- **Directions**:
Your task is to reproduce the material exactly.

— begin Input data —

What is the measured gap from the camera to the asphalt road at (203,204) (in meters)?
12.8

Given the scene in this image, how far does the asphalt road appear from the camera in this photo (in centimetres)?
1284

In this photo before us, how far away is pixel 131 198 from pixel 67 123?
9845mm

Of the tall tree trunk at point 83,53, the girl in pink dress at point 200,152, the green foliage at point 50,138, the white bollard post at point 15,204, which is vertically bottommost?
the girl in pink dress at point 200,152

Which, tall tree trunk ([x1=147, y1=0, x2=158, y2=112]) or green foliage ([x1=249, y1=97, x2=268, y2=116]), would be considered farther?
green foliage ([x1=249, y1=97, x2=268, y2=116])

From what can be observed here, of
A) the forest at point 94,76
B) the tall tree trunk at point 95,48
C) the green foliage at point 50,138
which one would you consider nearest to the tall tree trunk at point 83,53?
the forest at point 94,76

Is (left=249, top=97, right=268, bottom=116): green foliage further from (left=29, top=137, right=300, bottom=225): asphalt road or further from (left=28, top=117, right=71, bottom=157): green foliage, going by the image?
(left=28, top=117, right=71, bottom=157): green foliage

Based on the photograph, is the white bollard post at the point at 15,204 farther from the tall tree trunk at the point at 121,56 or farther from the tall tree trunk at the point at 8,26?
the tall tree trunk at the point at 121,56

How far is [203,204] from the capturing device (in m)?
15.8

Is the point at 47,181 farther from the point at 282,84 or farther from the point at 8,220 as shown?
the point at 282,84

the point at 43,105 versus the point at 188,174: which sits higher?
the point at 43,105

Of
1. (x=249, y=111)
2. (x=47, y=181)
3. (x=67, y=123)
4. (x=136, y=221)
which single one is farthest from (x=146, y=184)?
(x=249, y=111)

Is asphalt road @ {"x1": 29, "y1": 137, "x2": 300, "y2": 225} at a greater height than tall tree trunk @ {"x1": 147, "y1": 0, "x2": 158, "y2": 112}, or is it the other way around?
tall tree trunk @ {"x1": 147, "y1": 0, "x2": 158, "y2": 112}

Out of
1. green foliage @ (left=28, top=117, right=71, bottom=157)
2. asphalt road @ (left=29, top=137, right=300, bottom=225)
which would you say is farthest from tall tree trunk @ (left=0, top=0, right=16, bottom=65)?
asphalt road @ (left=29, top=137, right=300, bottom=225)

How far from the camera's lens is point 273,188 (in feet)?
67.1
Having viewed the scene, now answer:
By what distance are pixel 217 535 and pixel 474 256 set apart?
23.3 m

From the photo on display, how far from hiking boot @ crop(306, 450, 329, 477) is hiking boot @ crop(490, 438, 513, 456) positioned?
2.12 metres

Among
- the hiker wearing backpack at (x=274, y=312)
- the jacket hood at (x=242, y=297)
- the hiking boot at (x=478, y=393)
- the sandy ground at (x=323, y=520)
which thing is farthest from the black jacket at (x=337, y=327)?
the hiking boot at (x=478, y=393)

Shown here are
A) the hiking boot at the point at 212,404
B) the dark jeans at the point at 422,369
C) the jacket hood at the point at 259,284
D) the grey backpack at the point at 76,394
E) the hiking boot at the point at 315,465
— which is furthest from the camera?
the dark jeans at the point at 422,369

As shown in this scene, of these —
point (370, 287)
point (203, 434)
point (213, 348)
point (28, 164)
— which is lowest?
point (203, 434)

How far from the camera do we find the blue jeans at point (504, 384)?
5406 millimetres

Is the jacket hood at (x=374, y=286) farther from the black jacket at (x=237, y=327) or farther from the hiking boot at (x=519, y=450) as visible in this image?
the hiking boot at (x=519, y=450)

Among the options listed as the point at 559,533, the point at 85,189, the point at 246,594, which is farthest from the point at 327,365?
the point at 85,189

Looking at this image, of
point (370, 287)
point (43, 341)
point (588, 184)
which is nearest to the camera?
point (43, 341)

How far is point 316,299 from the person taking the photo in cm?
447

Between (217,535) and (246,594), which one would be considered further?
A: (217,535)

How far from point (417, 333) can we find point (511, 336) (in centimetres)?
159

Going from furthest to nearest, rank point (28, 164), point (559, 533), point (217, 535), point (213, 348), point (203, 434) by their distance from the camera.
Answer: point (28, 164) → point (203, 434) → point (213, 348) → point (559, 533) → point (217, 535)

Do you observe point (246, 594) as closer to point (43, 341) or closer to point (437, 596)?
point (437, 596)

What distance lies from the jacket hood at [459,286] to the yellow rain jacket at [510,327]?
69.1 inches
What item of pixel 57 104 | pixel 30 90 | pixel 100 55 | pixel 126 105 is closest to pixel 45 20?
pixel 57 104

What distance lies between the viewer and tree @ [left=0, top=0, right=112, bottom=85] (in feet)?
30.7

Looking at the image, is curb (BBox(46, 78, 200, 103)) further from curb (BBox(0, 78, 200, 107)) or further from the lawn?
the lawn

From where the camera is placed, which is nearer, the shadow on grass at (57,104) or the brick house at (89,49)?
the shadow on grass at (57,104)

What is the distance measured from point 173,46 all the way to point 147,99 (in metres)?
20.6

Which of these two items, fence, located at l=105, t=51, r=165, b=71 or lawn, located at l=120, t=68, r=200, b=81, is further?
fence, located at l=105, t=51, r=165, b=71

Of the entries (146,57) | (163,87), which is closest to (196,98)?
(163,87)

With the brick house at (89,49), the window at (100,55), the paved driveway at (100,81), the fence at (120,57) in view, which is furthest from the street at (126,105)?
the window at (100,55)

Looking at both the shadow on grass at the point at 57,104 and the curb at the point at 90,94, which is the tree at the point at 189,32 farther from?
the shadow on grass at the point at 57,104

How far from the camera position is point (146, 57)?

— end Input data —

- **Finished task**:
What is the measured gap from the camera to the asphalt road at (203,204) (in meters)?
12.8

Given the scene in this image, how far does the asphalt road appear from the camera in this photo (in centimetres)?
1284

In this photo before us, how far away is pixel 131 198 from pixel 67 123?
9845mm

Of the tall tree trunk at point 83,53, the girl in pink dress at point 200,152, the green foliage at point 50,138, the white bollard post at point 15,204, which is vertically bottommost?
the girl in pink dress at point 200,152

Which, tall tree trunk ([x1=147, y1=0, x2=158, y2=112]) or green foliage ([x1=249, y1=97, x2=268, y2=116]), would be considered farther?
green foliage ([x1=249, y1=97, x2=268, y2=116])

From what can be observed here, of
A) the forest at point 94,76
B) the tall tree trunk at point 95,48
C) the green foliage at point 50,138
which one would you consider nearest to the tall tree trunk at point 83,53?
the forest at point 94,76

Is (left=249, top=97, right=268, bottom=116): green foliage further from (left=29, top=137, right=300, bottom=225): asphalt road or further from (left=28, top=117, right=71, bottom=157): green foliage, going by the image?
(left=28, top=117, right=71, bottom=157): green foliage

Based on the photograph, is the white bollard post at the point at 15,204 farther from the tall tree trunk at the point at 121,56 or farther from the tall tree trunk at the point at 8,26?
the tall tree trunk at the point at 121,56

How far is [203,204] from the capturing device (in m)?
15.8

Is the point at 47,181 farther from the point at 282,84 or farther from the point at 8,220 as shown?
the point at 282,84

the point at 43,105 versus the point at 188,174: which sits higher?
the point at 43,105

Of
1. (x=249, y=111)
2. (x=47, y=181)
3. (x=67, y=123)
4. (x=136, y=221)
which single one is farthest from (x=146, y=184)?
(x=249, y=111)

Is asphalt road @ {"x1": 29, "y1": 137, "x2": 300, "y2": 225} at a greater height than tall tree trunk @ {"x1": 147, "y1": 0, "x2": 158, "y2": 112}, or is it the other way around?
tall tree trunk @ {"x1": 147, "y1": 0, "x2": 158, "y2": 112}

Out of
1. green foliage @ (left=28, top=117, right=71, bottom=157)
2. asphalt road @ (left=29, top=137, right=300, bottom=225)
which would you say is farthest from tall tree trunk @ (left=0, top=0, right=16, bottom=65)?
asphalt road @ (left=29, top=137, right=300, bottom=225)

How far from the camera's lens is point 273,188 (in feet)?
67.1
Having viewed the scene, now answer:
By what distance are pixel 217 535 and pixel 474 256 set apart?
23.3 m

From the photo on display, how far from hiking boot @ crop(306, 450, 329, 477) is hiking boot @ crop(490, 438, 513, 456) positioned?
2.12 metres

Among
- the hiker wearing backpack at (x=274, y=312)
- the jacket hood at (x=242, y=297)
- the hiking boot at (x=478, y=393)
- the sandy ground at (x=323, y=520)
which thing is farthest from the black jacket at (x=337, y=327)?
the hiking boot at (x=478, y=393)

Shown here are
A) the hiking boot at the point at 212,404
B) the dark jeans at the point at 422,369
C) the jacket hood at the point at 259,284
D) the grey backpack at the point at 76,394
E) the hiking boot at the point at 315,465
— which is furthest from the camera?
the dark jeans at the point at 422,369

As shown in this scene, of these —
point (370, 287)
point (203, 434)
point (213, 348)
point (28, 164)
— which is lowest?
point (203, 434)

How far from the camera do we find the blue jeans at point (504, 384)?
5406 millimetres

Is the jacket hood at (x=374, y=286) farther from the black jacket at (x=237, y=327) or farther from the hiking boot at (x=519, y=450) as visible in this image?
the hiking boot at (x=519, y=450)

Among the options listed as the point at 559,533, the point at 85,189, the point at 246,594, which is farthest from the point at 327,365?
the point at 85,189

Looking at this image, of
point (370, 287)
point (43, 341)
point (588, 184)
which is nearest to the camera?
point (43, 341)

How far is point 316,299 from the person taking the photo in cm?
447

Between (217,535) and (246,594), which one would be considered further?
A: (217,535)

How far from point (417, 333) can we find point (511, 336) (in centimetres)?
159

Going from furthest to nearest, rank point (28, 164), point (559, 533), point (217, 535), point (213, 348), point (203, 434) by their distance from the camera.
Answer: point (28, 164) → point (203, 434) → point (213, 348) → point (559, 533) → point (217, 535)

Do you observe point (246, 594) as closer to point (43, 341) or closer to point (437, 596)?
point (437, 596)

What distance lies from the jacket hood at [459,286] to the yellow rain jacket at [510,327]?
69.1 inches
What item of pixel 57 104 | pixel 30 90 | pixel 100 55 | pixel 126 105 is closest to pixel 45 20?
pixel 57 104

What distance lies between the viewer and tree @ [left=0, top=0, right=112, bottom=85] (in feet)?
30.7

Looking at the image, is curb (BBox(46, 78, 200, 103)) further from curb (BBox(0, 78, 200, 107)) or further from the lawn?
the lawn

From where the camera is placed, which is nearer, the shadow on grass at (57,104) or the brick house at (89,49)?
the shadow on grass at (57,104)

What is the distance measured from point 173,46 all the way to point 147,99 (in metres)?
20.6

Which of these two items, fence, located at l=105, t=51, r=165, b=71 or lawn, located at l=120, t=68, r=200, b=81, is further?
fence, located at l=105, t=51, r=165, b=71

Of the entries (146,57) | (163,87), which is closest to (196,98)?
(163,87)

With the brick house at (89,49), the window at (100,55), the paved driveway at (100,81), the fence at (120,57) in view, which is furthest from the street at (126,105)?
the window at (100,55)

Looking at both the shadow on grass at the point at 57,104 and the curb at the point at 90,94, which is the tree at the point at 189,32 farther from?
the shadow on grass at the point at 57,104

How far from the camera position is point (146, 57)?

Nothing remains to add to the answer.